HOW TO COMPLETE THIS TASK>
The entries below contain a line with "DiceySlices Font –" and a line with "Row of colorful". Quote exactly those two lines and all lines between them.
--- GIVEN RECORDS ---
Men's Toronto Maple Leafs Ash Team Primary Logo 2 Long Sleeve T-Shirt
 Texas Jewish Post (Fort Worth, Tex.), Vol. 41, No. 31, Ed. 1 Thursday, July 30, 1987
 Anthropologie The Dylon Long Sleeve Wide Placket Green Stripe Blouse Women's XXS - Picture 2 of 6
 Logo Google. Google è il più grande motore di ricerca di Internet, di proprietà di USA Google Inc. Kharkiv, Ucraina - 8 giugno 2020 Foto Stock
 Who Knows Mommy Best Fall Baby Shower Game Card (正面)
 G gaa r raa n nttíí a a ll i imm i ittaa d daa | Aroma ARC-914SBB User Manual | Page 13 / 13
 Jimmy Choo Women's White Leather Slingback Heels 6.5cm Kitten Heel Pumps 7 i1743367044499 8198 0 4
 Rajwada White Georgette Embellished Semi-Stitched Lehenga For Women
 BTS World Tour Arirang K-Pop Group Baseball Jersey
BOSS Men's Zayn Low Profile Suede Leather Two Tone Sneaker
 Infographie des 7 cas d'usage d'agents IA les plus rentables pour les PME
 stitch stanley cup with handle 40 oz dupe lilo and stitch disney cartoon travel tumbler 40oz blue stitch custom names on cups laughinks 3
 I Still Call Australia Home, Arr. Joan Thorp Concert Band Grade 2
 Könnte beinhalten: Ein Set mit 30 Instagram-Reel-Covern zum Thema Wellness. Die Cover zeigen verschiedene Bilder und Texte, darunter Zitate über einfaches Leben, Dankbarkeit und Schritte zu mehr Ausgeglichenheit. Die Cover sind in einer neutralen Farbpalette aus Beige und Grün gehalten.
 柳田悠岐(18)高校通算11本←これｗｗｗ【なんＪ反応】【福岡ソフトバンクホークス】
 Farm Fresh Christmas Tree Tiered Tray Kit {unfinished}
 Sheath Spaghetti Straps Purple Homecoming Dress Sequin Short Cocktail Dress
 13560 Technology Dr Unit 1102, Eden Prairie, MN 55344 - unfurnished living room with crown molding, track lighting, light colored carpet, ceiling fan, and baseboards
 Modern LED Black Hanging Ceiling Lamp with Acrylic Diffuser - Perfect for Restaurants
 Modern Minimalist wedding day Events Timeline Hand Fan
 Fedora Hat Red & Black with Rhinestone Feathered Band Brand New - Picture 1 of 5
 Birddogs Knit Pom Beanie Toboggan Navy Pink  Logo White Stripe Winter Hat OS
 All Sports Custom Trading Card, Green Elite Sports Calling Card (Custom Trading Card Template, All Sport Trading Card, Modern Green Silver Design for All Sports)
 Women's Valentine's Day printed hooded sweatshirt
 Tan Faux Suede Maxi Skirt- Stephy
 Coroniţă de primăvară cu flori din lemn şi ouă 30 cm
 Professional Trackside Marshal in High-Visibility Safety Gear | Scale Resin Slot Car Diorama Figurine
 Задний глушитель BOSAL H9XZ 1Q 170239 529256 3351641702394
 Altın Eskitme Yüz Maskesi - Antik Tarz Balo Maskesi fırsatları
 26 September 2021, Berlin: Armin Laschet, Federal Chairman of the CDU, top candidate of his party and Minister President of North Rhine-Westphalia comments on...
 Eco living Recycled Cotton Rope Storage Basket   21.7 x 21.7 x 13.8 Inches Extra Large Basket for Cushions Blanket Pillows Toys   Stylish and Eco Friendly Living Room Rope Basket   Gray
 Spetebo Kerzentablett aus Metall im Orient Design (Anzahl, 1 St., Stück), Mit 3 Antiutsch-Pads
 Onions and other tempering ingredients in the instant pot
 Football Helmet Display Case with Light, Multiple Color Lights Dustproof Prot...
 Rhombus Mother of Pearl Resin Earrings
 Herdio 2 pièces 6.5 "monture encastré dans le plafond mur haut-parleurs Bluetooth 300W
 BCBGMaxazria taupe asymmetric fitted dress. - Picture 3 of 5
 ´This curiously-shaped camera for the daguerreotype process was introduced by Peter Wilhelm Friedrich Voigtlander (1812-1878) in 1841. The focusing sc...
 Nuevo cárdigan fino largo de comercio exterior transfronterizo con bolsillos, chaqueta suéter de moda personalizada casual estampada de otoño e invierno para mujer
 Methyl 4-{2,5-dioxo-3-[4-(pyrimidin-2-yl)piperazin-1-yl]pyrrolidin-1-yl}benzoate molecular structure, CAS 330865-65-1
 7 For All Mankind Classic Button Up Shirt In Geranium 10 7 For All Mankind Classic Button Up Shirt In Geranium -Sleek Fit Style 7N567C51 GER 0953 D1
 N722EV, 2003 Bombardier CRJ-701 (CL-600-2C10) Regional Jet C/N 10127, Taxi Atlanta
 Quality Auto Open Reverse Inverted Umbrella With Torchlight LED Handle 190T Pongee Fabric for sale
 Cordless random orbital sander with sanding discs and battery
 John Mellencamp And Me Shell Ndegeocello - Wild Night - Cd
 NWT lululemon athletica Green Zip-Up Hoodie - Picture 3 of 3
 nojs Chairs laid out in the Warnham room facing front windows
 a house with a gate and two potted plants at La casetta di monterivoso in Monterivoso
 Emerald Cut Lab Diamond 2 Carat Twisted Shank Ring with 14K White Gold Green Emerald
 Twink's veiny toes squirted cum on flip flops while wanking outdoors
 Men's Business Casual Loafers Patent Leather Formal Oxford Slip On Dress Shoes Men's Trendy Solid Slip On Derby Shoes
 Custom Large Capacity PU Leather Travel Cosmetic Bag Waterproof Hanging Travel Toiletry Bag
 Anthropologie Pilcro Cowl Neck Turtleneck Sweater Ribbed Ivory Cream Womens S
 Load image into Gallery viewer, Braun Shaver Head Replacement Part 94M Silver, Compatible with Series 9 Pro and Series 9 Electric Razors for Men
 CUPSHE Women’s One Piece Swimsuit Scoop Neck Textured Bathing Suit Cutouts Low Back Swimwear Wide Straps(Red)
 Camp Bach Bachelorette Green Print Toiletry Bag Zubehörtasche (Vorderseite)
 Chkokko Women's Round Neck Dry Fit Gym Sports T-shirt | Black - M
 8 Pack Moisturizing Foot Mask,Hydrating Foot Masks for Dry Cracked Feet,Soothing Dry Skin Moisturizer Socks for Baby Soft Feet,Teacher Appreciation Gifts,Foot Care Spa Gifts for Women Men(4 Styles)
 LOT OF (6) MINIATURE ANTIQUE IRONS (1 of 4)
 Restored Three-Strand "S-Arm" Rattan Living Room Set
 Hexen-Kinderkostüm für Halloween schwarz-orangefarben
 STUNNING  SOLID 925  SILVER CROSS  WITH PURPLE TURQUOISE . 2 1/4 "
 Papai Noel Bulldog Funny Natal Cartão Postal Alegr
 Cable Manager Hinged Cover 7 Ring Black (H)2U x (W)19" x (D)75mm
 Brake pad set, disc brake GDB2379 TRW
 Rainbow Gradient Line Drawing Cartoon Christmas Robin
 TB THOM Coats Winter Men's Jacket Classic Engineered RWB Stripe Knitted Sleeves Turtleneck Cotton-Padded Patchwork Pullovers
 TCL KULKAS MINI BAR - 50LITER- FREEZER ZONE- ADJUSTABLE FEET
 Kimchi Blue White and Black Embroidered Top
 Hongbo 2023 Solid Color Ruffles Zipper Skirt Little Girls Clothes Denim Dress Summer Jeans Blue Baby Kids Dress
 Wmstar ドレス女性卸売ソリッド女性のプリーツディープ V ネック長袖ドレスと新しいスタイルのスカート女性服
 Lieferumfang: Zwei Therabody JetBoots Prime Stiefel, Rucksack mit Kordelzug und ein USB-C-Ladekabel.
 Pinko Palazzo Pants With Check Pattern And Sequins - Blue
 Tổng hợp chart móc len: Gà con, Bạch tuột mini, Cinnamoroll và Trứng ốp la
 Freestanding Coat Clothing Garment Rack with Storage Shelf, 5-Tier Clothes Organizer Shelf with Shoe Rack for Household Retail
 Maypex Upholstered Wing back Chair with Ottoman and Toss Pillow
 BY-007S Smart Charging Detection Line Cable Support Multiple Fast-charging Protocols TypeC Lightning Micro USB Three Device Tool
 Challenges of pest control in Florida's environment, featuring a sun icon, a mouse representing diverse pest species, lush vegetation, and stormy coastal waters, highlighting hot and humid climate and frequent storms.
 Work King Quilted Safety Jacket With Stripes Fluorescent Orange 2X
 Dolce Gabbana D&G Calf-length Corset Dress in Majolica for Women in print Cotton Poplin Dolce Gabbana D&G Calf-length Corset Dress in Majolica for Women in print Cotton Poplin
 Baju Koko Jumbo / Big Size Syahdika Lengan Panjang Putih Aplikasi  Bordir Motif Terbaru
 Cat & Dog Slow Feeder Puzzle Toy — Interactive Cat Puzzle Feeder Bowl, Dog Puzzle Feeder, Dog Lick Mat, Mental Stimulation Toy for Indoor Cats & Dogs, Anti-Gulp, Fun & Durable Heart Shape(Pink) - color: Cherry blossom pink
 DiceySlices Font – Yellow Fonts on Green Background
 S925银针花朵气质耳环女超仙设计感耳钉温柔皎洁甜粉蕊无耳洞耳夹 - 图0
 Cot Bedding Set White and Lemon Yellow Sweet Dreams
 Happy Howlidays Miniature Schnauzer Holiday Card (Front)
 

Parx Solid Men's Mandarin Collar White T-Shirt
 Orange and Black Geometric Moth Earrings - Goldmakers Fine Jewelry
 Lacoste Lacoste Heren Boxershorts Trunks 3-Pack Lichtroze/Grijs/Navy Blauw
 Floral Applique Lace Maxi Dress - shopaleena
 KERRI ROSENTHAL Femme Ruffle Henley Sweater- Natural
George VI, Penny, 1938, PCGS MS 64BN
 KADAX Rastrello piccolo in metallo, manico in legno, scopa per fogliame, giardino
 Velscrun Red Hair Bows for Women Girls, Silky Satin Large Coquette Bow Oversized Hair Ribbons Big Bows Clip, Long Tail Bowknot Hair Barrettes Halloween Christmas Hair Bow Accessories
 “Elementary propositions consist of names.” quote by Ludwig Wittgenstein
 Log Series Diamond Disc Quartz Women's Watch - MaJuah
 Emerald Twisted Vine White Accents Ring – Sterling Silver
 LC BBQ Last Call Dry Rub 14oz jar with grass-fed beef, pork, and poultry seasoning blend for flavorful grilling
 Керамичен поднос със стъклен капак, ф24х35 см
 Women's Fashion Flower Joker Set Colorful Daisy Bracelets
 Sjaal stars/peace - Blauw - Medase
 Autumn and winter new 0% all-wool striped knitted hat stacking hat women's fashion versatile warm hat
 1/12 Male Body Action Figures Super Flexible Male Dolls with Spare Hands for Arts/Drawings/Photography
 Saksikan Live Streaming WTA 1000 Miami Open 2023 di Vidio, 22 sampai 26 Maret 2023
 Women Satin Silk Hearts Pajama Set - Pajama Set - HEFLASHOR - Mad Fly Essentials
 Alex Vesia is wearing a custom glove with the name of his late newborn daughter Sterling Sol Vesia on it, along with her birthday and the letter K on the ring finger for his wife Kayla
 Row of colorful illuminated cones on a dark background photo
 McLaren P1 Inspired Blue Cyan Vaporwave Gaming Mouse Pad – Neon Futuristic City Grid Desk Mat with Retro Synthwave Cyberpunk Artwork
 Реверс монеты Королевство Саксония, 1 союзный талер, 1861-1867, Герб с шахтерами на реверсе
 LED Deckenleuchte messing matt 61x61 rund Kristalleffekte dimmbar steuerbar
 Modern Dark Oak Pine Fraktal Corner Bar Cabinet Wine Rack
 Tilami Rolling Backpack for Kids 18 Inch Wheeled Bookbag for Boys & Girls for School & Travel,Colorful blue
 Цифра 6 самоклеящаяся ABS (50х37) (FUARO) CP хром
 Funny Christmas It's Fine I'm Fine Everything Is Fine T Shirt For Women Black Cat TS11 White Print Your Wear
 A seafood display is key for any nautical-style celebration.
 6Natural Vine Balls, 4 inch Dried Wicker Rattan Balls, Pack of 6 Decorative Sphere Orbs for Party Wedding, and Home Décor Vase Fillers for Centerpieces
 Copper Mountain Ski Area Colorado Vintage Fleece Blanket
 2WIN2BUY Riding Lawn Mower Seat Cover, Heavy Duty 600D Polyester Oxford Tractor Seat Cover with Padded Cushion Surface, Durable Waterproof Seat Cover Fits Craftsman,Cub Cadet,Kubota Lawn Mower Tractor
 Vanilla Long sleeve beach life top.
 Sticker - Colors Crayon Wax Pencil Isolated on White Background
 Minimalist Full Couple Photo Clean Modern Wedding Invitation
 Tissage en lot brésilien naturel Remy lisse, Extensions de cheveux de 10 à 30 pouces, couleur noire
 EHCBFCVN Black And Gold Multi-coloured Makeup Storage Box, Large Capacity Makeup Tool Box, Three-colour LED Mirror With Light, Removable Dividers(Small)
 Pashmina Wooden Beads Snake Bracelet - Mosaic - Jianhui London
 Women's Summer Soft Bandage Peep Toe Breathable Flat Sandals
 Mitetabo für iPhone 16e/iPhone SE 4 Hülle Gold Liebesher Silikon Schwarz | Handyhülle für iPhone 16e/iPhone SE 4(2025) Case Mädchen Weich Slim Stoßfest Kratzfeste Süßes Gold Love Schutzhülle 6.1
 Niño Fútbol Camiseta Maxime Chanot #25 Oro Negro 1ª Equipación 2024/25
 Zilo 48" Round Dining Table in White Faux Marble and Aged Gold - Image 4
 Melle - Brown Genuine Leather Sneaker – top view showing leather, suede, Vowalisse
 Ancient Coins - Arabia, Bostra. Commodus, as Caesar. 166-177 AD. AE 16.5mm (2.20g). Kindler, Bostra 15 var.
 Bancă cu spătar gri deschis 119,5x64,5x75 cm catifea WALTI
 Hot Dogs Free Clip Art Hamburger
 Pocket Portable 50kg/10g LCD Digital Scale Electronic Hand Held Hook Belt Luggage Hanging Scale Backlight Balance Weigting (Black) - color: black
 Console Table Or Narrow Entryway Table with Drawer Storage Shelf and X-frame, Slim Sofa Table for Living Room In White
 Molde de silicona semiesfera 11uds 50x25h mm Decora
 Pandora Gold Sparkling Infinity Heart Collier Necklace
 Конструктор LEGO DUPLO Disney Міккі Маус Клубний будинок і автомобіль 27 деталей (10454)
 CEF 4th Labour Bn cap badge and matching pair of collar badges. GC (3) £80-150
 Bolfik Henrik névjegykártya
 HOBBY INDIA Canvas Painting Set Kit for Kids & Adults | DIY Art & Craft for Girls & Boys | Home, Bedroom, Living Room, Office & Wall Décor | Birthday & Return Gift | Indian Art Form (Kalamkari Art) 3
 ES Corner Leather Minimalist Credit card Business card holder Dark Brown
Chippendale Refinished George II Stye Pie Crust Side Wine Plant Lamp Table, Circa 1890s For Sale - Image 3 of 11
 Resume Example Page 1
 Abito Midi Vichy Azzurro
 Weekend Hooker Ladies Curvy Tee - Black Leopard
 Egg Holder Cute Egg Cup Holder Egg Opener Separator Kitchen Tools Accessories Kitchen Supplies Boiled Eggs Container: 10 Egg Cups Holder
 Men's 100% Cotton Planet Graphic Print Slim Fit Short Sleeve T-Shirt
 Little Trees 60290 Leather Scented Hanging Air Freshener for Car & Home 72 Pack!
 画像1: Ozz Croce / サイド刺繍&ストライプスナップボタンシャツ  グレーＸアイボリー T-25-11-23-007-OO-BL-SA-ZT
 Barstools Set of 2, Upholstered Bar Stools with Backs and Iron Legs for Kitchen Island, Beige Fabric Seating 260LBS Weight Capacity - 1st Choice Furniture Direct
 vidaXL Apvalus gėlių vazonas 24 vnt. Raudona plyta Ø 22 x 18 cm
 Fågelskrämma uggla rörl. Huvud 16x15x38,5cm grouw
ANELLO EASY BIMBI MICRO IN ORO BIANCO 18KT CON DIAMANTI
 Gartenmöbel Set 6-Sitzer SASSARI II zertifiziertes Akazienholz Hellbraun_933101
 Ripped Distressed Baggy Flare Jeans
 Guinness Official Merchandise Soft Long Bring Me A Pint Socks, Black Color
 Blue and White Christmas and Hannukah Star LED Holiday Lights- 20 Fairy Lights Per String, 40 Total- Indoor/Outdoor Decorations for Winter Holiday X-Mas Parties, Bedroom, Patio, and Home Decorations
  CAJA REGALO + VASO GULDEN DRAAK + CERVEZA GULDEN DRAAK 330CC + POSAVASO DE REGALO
---
ANSWER SECTION>
 DiceySlices Font – Yellow Fonts on Green Background
 S925银针花朵气质耳环女超仙设计感耳钉温柔皎洁甜粉蕊无耳洞耳夹 - 图0
 Cot Bedding Set White and Lemon Yellow Sweet Dreams
 Happy Howlidays Miniature Schnauzer Holiday Card (Front)
 

Parx Solid Men's Mandarin Collar White T-Shirt
 Orange and Black Geometric Moth Earrings - Goldmakers Fine Jewelry
 Lacoste Lacoste Heren Boxershorts Trunks 3-Pack Lichtroze/Grijs/Navy Blauw
 Floral Applique Lace Maxi Dress - shopaleena
 KERRI ROSENTHAL Femme Ruffle Henley Sweater- Natural
George VI, Penny, 1938, PCGS MS 64BN
 KADAX Rastrello piccolo in metallo, manico in legno, scopa per fogliame, giardino
 Velscrun Red Hair Bows for Women Girls, Silky Satin Large Coquette Bow Oversized Hair Ribbons Big Bows Clip, Long Tail Bowknot Hair Barrettes Halloween Christmas Hair Bow Accessories
 “Elementary propositions consist of names.” quote by Ludwig Wittgenstein
 Log Series Diamond Disc Quartz Women's Watch - MaJuah
 Emerald Twisted Vine White Accents Ring – Sterling Silver
 LC BBQ Last Call Dry Rub 14oz jar with grass-fed beef, pork, and poultry seasoning blend for flavorful grilling
 Керамичен поднос със стъклен капак, ф24х35 см
 Women's Fashion Flower Joker Set Colorful Daisy Bracelets
 Sjaal stars/peace - Blauw - Medase
 Autumn and winter new 0% all-wool striped knitted hat stacking hat women's fashion versatile warm hat
 1/12 Male Body Action Figures Super Flexible Male Dolls with Spare Hands for Arts/Drawings/Photography
 Saksikan Live Streaming WTA 1000 Miami Open 2023 di Vidio, 22 sampai 26 Maret 2023
 Women Satin Silk Hearts Pajama Set - Pajama Set - HEFLASHOR - Mad Fly Essentials
 Alex Vesia is wearing a custom glove with the name of his late newborn daughter Sterling Sol Vesia on it, along with her birthday and the letter K on the ring finger for his wife Kayla
 Row of colorful illuminated cones on a dark background photo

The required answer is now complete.